CARACAS (Reuters) - Venezuelan President Hugo Chavez denounced a new plot against him just days before a referendum on allowing him to seek re-election, although many voters are likely to be skeptical.
Chavez, who once led a failed coup and was briefly ousted himself in a coup after he been voted into office, frequently tells of plots to oust him in the OPEC nation, without producing much evidence, before a national vote.
The Cuba ally invariably says the plot is directed from the United States and backed by the opposition.
Chavez is campaigning for a referendum on Sunday that would allow him to stay in power for as long as he keeps winning elections. If he loses he should leave office in 2013.
Pollsters say that, whether true or not, the accusations can fire up the ex-soldier’s supporters, even if many Venezuelans suspect they are for political effect.
Before regional elections late last year, some members of the armed forces were arrested after Chavez revealed audiotapes of conversations about killing him.
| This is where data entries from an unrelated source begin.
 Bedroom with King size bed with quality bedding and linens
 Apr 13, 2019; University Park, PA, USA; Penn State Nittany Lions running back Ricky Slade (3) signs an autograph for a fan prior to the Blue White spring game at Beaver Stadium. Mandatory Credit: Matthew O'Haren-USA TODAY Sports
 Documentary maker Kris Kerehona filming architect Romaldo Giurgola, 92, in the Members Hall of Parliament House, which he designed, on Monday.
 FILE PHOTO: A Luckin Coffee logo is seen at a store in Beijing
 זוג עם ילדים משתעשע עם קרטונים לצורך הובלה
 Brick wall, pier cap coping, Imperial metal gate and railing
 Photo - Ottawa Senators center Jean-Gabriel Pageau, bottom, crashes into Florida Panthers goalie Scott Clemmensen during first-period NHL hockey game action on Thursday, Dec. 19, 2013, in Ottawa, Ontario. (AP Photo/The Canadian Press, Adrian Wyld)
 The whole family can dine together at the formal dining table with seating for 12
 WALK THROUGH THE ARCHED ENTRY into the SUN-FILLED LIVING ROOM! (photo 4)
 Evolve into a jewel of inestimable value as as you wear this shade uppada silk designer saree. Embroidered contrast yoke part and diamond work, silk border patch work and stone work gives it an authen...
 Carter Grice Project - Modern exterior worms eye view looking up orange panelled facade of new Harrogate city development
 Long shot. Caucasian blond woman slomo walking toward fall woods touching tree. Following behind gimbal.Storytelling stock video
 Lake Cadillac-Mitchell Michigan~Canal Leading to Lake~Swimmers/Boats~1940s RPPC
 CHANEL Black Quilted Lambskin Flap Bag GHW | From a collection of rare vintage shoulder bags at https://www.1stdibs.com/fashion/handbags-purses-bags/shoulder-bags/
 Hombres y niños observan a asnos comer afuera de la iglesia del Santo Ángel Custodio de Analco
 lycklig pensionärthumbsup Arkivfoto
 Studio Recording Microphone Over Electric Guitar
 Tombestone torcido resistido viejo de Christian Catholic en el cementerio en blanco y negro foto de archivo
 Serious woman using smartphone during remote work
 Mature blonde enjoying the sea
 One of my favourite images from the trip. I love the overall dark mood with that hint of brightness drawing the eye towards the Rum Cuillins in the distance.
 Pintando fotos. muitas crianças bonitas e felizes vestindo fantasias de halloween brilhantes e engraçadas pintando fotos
Still, many voters were skeptical and opposition supporters particularly tended to believe Chavez wanted to distract voters from electoral problems such as crime and trash collection, according to polls.
Late on Wednesday, Chavez told state television some active military personnel were in custody after collaborating with another member of the armed forces who is on the run in the United States. They had sought to send messages to military units in Venezuela — particularly in areas governed by the opposition — and “infiltrate” his palace, he said.
Chavez, who has been in power a decade, gave no information about the timing of the plot, but said authorities had confiscated explosives and military weaponry.
Pressed for details in the interview, he said, “Let us do our investigation ... We have everything under control.”